To help train your naive bayes model, you will need to build a dictionary where the keys are a (word, label) tuple and the values are the corresponding frequency.  Note that the labels we'll use here are 1 for positive and 0 for negative.

A  `lookup()` helper function is here that `freqs` dictionary, a word, and a label (1 or 0) and returns the number of times that word and label tuple appears in the collection of tweets.

For example: given a list of tweets `["i am rather excited", "you are rather happy"]` and the label 1, the function will return a dictionary that contains the following key-value pairs:

{
    ("rather", 1): 2
    ("happi", 1) : 1
    ("excit", 1) : 1
}


#### Instructions
Create a function `count_tweets()` that takes a list of tweets as input, cleans all of them, and returns a dictionary.
- The key in the dictionary is a tuple containing the stemmed word and its class label, e.g. ("happi",1).
- The value the number of times this word appears in the given collection of tweets (an integer).

In [316]:
def count_tweets(result, tweets, ys):
    '''
    Input:
        tweets: a list of tweets
        ys: a list corresponding to the sentiment of each tweet (either 0 or 1)
    Output:
        result: a dictionary mapping each pair to its frequency
    '''
    # result = {}
    for tweet, y in zip(tweets, ys):
        for word in process_tweet(tweet):
            # define the key
            pair = (word,y) # ('happy', 1) key in dictionary
            # if the key exists in the dictionary, increment the count
            result[pair] = result.get(pair, 0) +1
    return result

In [317]:
# Testing your function
result = {}
tweets = ['i am happy', 'i am tricked', 'i am sad', 'i am tired', 'i am tired', ' I am so happy', 'I am not happy']
ys = [1, 0, 0, 0, 0, 1, 0]
count_tweets(result, tweets, ys)

{('happi', 0): 1,
 ('happi', 1): 2,
 ('sad', 0): 1,
 ('tire', 0): 2,
 ('trick', 0): 1}

Part 2: Training The Baysian Classifier
## Prior and Logprior

The prior probability represents the underlying probability in the target population that a tweet is positive versus negative.  In other words, if we had no specific information and blindly picked a tweet out of the population set, what is the probability that it will be positive versus that it will be negative? That is the "prior".

The prior is the ratio of the probabilities $\frac{P(D_{pos})}{P(D_{neg})}$.
We can take the log of the prior to rescale it, and we'll call this the logprior

$$\text{logprior} = log \left( \frac{P(D_{pos})}{P(D_{neg})} \right) = log \left( \frac{D_{pos}}{D_{neg}} \right)$$.
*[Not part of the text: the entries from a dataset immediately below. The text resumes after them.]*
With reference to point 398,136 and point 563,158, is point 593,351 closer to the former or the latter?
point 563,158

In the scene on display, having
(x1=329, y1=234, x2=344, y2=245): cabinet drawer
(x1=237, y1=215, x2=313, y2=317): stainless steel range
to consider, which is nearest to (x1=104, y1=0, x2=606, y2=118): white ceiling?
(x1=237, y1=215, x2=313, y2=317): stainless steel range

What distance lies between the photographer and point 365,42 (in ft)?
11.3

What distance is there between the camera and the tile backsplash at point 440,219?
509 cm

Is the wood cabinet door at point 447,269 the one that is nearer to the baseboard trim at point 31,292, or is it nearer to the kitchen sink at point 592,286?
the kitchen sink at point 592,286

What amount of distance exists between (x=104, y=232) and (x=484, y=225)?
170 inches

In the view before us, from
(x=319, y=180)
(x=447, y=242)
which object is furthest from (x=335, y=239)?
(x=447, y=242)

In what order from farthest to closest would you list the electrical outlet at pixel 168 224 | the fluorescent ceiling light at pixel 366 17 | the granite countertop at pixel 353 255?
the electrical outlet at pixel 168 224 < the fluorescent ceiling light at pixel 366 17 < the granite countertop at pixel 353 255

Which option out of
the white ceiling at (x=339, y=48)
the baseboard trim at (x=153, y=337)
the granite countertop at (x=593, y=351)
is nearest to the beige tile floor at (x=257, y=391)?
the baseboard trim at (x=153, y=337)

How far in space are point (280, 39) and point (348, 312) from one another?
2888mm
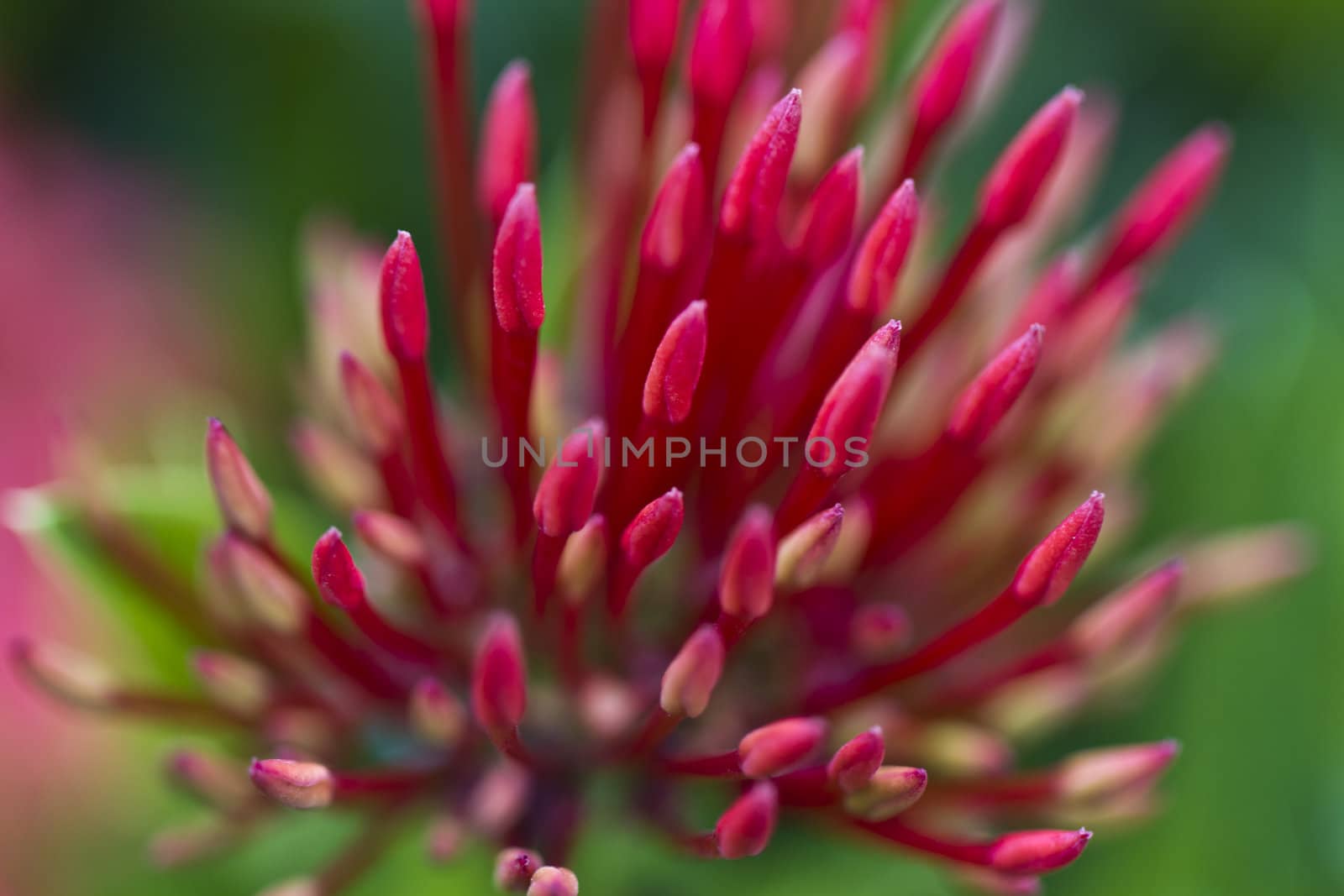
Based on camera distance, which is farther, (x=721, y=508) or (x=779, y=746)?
(x=721, y=508)

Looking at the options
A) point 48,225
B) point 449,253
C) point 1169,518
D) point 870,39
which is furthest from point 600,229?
point 48,225

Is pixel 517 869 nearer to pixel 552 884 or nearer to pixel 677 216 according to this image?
pixel 552 884

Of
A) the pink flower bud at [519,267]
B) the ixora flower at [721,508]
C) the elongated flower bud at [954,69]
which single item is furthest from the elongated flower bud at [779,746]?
the elongated flower bud at [954,69]

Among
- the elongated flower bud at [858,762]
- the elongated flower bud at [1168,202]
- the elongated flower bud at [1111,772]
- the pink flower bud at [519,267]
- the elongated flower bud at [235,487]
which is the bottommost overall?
the elongated flower bud at [858,762]

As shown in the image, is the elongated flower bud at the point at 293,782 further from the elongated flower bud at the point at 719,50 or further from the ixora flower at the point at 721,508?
the elongated flower bud at the point at 719,50

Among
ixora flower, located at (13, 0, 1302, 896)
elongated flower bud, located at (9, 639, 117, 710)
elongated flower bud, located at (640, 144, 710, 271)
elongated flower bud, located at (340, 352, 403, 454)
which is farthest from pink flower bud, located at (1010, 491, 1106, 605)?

Note that $log(\frac{A}{B})$ is the same as $log(A) - log(B)$.  So the logprior can also be calculated as the difference between two logs:

$$\text{logprior} = \log (P(D_{pos})) - \log (P(D_{neg})) = \log (D_{pos}) - \log (D_{neg})\tag{3}$$

## Positive and Negative Probability of a Word
To compute the positive probability and the negative probability for a specific word in the vocabulary, we'll use the following inputs:

- $freq_{pos}$ and $freq_{neg}$ are the frequencies of that specific word in the positive or negative class. In other words, the positive frequency of a word is the number of times the word is counted with the label of 1.
- $N_{pos}$ and $N_{neg}$ are the total number of positive and negative words for all documents (for all tweets), respectively.
- $V$ is the number of unique words in the entire set of documents, for all classes, whether positive or negative.
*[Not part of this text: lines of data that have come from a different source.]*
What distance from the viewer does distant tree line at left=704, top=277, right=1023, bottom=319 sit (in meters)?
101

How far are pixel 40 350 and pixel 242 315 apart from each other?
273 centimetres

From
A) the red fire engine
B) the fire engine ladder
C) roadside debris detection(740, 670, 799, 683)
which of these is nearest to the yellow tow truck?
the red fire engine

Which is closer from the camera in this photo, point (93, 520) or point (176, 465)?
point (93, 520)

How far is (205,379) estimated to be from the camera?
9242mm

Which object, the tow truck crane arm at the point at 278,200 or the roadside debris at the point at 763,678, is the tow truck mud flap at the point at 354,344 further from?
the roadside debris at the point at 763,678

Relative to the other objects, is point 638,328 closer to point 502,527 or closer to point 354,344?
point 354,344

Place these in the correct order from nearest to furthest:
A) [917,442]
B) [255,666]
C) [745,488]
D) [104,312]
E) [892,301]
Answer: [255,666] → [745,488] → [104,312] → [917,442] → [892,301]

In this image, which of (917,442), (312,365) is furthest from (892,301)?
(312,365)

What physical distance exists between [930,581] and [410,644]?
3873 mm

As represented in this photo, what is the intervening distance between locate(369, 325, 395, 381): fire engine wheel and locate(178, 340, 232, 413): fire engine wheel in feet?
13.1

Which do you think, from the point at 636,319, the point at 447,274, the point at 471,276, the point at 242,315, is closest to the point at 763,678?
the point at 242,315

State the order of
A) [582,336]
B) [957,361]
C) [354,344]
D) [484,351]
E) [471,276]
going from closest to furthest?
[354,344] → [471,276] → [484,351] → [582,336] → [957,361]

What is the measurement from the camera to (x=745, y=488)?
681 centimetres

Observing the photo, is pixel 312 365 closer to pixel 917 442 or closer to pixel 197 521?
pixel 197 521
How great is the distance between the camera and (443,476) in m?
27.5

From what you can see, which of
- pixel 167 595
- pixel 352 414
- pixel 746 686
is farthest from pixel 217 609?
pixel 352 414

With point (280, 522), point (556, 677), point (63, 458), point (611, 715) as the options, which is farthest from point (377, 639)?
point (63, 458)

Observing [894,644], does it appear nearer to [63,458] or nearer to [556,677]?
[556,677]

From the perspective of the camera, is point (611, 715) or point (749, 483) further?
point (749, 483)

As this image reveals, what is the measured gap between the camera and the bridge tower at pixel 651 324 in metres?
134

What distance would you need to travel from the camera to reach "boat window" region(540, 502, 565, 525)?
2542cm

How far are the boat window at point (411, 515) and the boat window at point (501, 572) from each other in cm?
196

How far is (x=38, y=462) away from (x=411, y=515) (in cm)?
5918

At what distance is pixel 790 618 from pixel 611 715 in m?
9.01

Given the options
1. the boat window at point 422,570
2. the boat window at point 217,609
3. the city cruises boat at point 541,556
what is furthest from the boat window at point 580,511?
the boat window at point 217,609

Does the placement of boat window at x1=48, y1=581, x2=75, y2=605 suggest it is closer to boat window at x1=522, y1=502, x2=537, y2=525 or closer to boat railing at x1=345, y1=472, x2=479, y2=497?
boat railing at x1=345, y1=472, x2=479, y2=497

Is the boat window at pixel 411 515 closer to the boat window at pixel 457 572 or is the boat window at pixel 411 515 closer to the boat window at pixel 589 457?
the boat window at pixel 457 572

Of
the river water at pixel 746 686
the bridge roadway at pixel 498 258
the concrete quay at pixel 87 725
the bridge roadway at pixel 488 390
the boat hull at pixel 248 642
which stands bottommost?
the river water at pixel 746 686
We'll use these to compute the positive and negative probability for a specific word using this formula:

$$ P(W_{pos}) = \frac{freq_{pos} + 1}{N_{pos} + V}\tag{4} $$
$$ P(W_{neg}) = \frac{freq_{neg} + 1}{N_{neg} + V}\tag{5} $$

Notice that we add the "+1" in the numerator for additive smoothing.  This [wiki article](https://en.wikipedia.org/wiki/Additive_smoothing) explains more about additive smoothing.

## Log likelihood
To compute the loglikelihood of that very same word, we can implement the following equations:

$$\text{loglikelihood} = \log \left(\frac{P(W_{pos})}{P(W_{neg})} \right)\tag{6}$$

## Create `freqs` dictionary
- Given your `count_tweets()` function, you can compute a dictionary called `freqs` that contains all the frequencies.
- In this `freqs` dictionary, the key is the tuple (word, label)
- The value is the number of times it has appeared.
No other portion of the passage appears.